To be done — Repeat word for word the rows that start with the one containing "How far back" and go on through the one containing "the evergreen tree at point (447, 321) <", including both of those rows and nothing else.

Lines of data
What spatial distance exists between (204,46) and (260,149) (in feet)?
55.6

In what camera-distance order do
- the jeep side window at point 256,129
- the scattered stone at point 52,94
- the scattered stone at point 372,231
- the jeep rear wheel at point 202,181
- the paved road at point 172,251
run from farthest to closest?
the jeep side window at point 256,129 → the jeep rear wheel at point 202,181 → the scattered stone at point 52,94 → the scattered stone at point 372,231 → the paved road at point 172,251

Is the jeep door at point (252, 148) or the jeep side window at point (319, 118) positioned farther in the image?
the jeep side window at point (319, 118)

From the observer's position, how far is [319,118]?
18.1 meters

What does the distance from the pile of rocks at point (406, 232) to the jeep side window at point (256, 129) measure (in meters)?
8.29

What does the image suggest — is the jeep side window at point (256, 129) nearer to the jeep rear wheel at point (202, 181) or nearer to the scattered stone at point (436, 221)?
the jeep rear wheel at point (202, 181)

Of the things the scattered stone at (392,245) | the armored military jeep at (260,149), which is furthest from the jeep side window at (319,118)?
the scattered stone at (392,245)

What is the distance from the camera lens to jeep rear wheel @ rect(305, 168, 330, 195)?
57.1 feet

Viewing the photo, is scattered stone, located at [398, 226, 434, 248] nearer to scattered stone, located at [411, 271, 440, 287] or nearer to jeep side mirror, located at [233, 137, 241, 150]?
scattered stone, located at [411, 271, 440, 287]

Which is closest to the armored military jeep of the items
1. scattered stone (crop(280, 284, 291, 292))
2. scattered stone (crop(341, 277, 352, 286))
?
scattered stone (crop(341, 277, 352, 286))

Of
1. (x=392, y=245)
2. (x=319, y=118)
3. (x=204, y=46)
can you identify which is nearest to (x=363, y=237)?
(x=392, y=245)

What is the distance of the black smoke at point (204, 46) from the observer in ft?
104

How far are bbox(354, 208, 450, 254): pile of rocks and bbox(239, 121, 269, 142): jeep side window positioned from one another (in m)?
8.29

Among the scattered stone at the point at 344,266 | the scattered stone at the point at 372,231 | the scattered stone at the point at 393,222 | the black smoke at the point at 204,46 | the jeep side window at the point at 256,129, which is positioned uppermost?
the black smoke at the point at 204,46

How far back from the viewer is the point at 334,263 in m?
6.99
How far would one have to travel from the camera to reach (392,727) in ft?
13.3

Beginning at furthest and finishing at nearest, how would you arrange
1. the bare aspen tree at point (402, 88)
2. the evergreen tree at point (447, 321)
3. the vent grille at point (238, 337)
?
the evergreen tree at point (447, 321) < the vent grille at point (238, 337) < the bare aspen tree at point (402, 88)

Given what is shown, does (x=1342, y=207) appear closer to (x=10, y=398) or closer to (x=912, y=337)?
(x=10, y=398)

Task response —
How far back from the viewer is the point at 334,263 in m?
6.99
How far would one have to travel from the camera to reach (392,727) in ft?
13.3

Beginning at furthest and finishing at nearest, how would you arrange
1. the bare aspen tree at point (402, 88)
2. the evergreen tree at point (447, 321)
3. the vent grille at point (238, 337)
?
the evergreen tree at point (447, 321) < the vent grille at point (238, 337) < the bare aspen tree at point (402, 88)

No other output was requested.